When the clock ticked-over to 2015 I had a number of thoughts rattling around my brain. My first, second and third thoughts were about family: How would the boy change in the coming 12 months?; I hoped that the wider family would be reasonably well given some of the current worries; Next, I wondered if being a Dad would start to come a bit more naturally. After this lot came some thoughts about work, business performance and then I wondered if we'd manage to put an extension on the cottage. Genuinely, it took quite a while for the car to enter my consciousness. This in itself is rather a sign of the times. In any case my first thought on the subject was, "I will finish the car this year." Then I thought again - the reality is that I just don't know if that will be possible.
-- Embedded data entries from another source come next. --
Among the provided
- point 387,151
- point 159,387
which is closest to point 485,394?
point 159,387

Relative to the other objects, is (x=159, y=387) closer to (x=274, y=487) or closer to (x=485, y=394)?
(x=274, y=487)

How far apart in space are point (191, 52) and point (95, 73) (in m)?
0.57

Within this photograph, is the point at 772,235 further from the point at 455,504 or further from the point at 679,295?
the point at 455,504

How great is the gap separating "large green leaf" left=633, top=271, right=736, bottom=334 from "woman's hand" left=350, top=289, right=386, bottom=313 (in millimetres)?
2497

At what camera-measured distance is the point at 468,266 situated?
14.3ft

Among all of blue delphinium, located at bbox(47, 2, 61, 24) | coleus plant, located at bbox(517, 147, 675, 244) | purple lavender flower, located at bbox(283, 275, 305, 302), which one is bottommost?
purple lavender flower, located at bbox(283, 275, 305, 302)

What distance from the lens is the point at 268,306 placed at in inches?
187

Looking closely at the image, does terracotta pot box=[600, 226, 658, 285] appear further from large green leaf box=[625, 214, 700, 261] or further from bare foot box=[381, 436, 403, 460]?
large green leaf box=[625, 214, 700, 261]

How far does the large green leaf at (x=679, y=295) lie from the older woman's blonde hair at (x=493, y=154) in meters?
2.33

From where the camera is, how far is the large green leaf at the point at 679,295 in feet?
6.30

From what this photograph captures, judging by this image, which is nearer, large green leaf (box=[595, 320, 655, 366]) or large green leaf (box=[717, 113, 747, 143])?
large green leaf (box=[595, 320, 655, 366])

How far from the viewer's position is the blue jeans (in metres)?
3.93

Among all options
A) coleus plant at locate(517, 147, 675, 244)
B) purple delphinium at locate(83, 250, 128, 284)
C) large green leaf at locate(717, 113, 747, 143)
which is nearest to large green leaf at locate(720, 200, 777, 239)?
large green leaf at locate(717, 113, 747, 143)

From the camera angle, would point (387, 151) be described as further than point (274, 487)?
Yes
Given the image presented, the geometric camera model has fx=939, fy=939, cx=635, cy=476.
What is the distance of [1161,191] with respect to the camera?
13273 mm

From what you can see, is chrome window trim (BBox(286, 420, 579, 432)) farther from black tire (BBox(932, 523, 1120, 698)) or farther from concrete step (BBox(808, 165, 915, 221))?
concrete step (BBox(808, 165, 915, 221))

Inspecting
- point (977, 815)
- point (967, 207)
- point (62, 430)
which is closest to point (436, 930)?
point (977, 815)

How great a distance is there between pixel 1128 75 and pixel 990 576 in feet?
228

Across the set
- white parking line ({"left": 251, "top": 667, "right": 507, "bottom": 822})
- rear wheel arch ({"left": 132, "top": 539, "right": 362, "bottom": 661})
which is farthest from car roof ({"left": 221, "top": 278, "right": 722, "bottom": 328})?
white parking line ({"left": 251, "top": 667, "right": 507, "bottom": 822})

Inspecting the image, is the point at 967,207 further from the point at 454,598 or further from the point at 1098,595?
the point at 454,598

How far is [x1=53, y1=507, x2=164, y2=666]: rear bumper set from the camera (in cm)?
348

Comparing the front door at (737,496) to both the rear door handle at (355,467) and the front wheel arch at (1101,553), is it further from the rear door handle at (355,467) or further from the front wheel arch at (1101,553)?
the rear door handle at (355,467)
Kate is on maternity leave for a while yet and frankly I'm not sure where the cash for some of the big ticket items still to be bought (loads of custom aluminium tanks/pipes and a complete exhaust) will come from. It naturally follows that if I'm struggling to find the pennies to finish the car, finding the funds to race the thing will be similarly difficult.
While this is somewhat depressing, I find myself being fairly philosophical about it all. It's been so long since I ventured out on-track in my own car that the adrenaline and thrill is barely even a distant memory. Therefore, rather than looking upon the car as a source of excitement, I find myself thinking about the short periods that I spend building the thing as R&R - a bit of time to myself.
It's for this reason that I'll keep plodding-on until such a time as some funds roll-in or indeed the funds run out. Did somebody mention an extension?